Immediately after DISH made its announcement, Sprint shareholders Paulson & Co. and Omega Advisors came out in support of the competing offer. At that point, Townsend says, MoFo and SoftBank realized it was critical to do a better job selling their deal to Sprint's shareholders. CEO Son began meeting with Sprint investors and shareholders, promoting his own vision for Softbank and the ways in which he believes the two companies complement each other.

SoftBank and Sprint amended their original agreement earlier this month, negotiating a new purchase price and termination fee while also giving SoftBank matching rights should DISH respond with an improved offer.

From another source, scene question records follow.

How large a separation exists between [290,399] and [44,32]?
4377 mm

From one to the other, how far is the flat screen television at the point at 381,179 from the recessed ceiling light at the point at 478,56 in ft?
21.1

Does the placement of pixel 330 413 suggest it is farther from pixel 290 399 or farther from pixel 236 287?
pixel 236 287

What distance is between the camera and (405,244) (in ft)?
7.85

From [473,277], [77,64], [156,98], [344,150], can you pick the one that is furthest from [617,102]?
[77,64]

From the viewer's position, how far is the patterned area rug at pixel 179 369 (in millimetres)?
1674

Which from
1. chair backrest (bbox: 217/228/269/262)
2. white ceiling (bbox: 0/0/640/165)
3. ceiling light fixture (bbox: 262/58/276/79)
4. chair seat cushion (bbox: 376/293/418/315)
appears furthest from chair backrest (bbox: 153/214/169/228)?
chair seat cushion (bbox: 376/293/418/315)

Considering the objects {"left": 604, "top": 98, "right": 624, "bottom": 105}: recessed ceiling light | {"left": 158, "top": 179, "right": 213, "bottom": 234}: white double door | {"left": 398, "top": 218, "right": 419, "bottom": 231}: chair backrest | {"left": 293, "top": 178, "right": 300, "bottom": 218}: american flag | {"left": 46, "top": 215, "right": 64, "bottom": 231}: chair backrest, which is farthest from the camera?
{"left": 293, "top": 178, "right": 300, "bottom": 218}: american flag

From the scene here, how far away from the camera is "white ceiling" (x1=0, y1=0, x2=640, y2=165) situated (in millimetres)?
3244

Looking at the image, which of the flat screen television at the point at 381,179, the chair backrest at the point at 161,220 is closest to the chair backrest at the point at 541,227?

DISH announced on June 21 that it was bowing out of the Sprint bidding.

As far as Clearwire was concerned, Sprint's latest bid required the approval of a majority of the minority shareholders that had been divided between backing Sprint and supporting the DISH bid. Claiming DISH's tender offer violated corporate law, Sprint moved to gain the upper hand by suing both DISH and Clearwire in Delaware Chancery Court. (Sprint cited Clearwire's charter and equity holders agreement in claiming that DISH's offer would require the approval of 75 percent of Clearwire's shareholders, Sprint included.) Townsend notes—and The Wall Street Journal reports—that at a hearing last week, Delaware Chancellor Leo Strine stopped short of ruling on the legality of DISH's proposal, but suggested that the company could be in for a tough time if the matter were to go to trial in September as scheduled.

Not long after that hearing, the Clearwire board announced that its shareholders had signed a new voting agreement backing Sprint, provided that Sprint raise its offer to $5 per share. On June 26, less than a week after dropping its pursuit of Sprint and a day after Sprint shareholders approved the deal with Softbank—DISH withdrew its bid for Clearwire.

After more than eight months, with the "immensely complex and fascinating" process now nearly complete, Townsend says these deal negotiations have been unlike any he's ever been involved with before. He believes the other lawyers and law firms working on the matter can probably say the same. (On the SoftBank side of the deal, MoFo worked with Japanese firm Mori Hamada & Matsumoto as local counsel, Dow Lohnes as regulatory counsel, Potter Anderson Corroon as Delaware counsel, and Foulston & Siefkin as Kansas counsel.)

"You've seen references in the press to this being the most complicated deal in decades, and it certainly felt like it at the time," he says.